Si vous voulez, c'est une attitude antépsychanalytique, en ce sens que Sigmund Freud avait supposé que l'aventure humaine était l'histoire des fils tuant leur père, chef de la horde, à culpabiliser au point de s'identifier à lui et instaurer finalement un ordre plus ou moins stable entre eux, les fils. En fait, c'était le génie polythéiste de El, que de se retirer, en déléguant à son fils Ba'al et la Déesse sa bru. Mais le génie monothéiste condamne le père avec la mère, au profit de El désormais exclusif, au prétexte que la mère comme le père, ont une vie sexuelle pour leur plaisir. À ce point, on a le point de vue du petit-fils ou de la petite-fille (humanité sujette des Dieux & Déesses-descendante d'Adam & Eve) pestant contre le plaisir parental, avec ultima leur scène primitive (la copulation de leur conception) jugée insupportable. Le petit-fils ou la petite-fille s'allient testimonialement avec leur grand-père, pour condamner les plaisirs de la génération intermédiaire et enjoindre le grand-père de prendre le(s dix) commandement(s) en main, afin d'en imposer : retour à la horde, c'est-à-dire « égalité devant Dieu ». Le péché originel, dans ce contexte, n'est toutefois pas tant que le désir en tant que tel, mais sa volatilité ; or cette notion de volatilité renvoie directement à l'imagerie de la Déesse, car elle est ailée : le monothéisme, contrairement au polythéisme, déteste la volatilité du désir et, comme disait Nietzsche dans le Crépuscule des idoles au sujet du deuxième grand monothéisme : « le christianisme a donné du poison à boire à Eros. Il n'en est pas mort, mais il a dégénéré en vice »... une citation valable pour le premier comme le troisième monothéisme, judaïsme comme islamisme. Contre cela, dans Ainsi parlait Zarathoustra, Nietzsche enseignant « l'innocence des sens » : si ta nature te mène à la chasteté vécue sainement (nous dirions l'asexualité) sois chaste, mais si ta nature te mène à la bougrerie vécue sainement (nous dirions altersexualités) pourquoi t'en vouloir ? Tout est dans l'adverbe sainement, quoi que les toquards ou les contrits ne puissent l'admettre (chasteté ou bougrerie).
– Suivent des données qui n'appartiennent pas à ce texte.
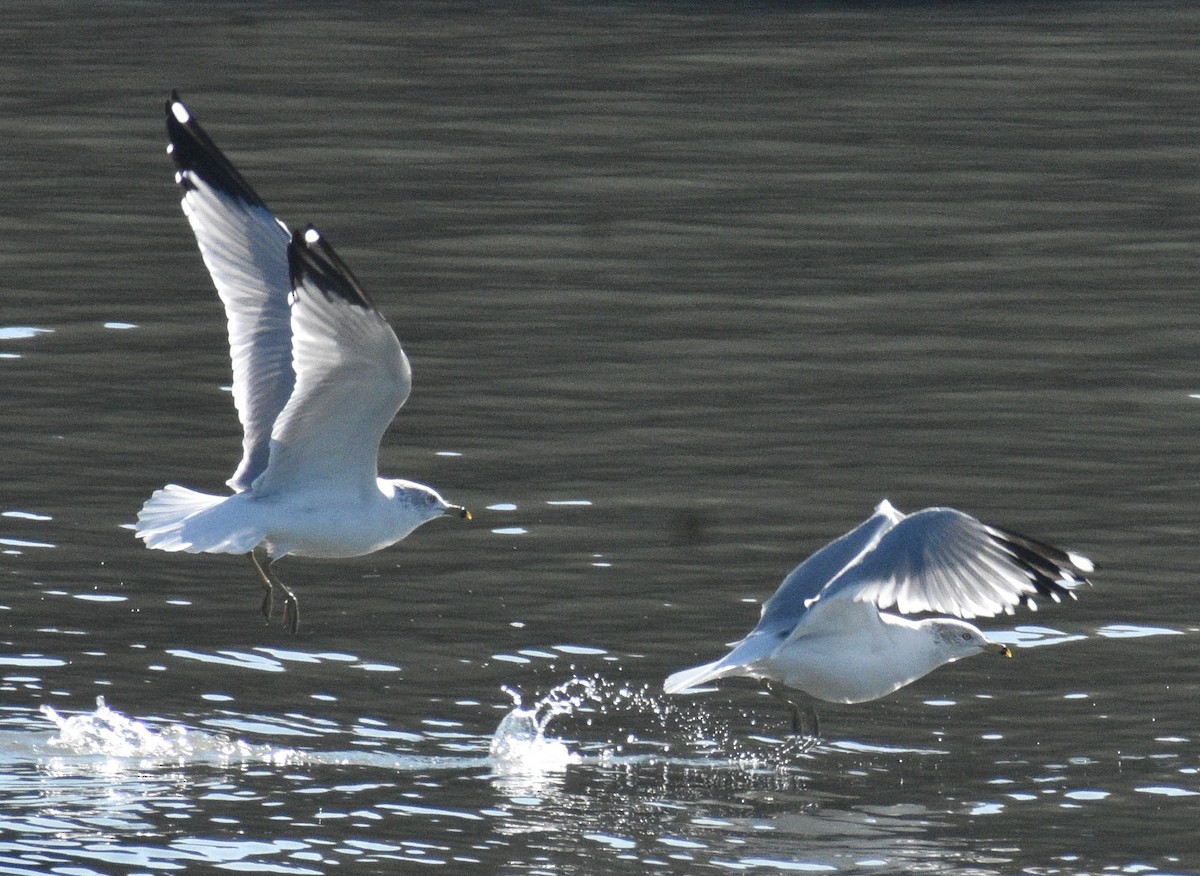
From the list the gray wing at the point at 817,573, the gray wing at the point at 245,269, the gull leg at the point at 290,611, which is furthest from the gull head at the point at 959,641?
the gray wing at the point at 245,269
A lire : « QShaman au Capitole :
les vieux effrois antipaïens firent bêtement
et méchamment surface (retour sur 2021) »

La question subsidiaire est la suivante : si le Dieu caché en retrait, est descellé en trois révélations, nous renvoyant tous à la horde... l'expansionnisme monothéiste n'est-il pas expliqué ? Par décompensations de frustrations sexuelles ès agressions plus ou moins torses et brutales, sournoises et guerrières, jusqu'au complotisme (cf. lien ci-dessus). Et les monothéistes ont raison. Du moins leur Dieu les laisse-t-il faire, et « à lui la puissance et la gloire dans les siècles, amen » : si Dieu existe, tout est permis. M'enfin c'est très satisfaisant, cette sensation d'adhérer au principe par lequel tout serait. Trop satisfaisant pour ne pas être suspect. Obscurément, ça laisse à désirer.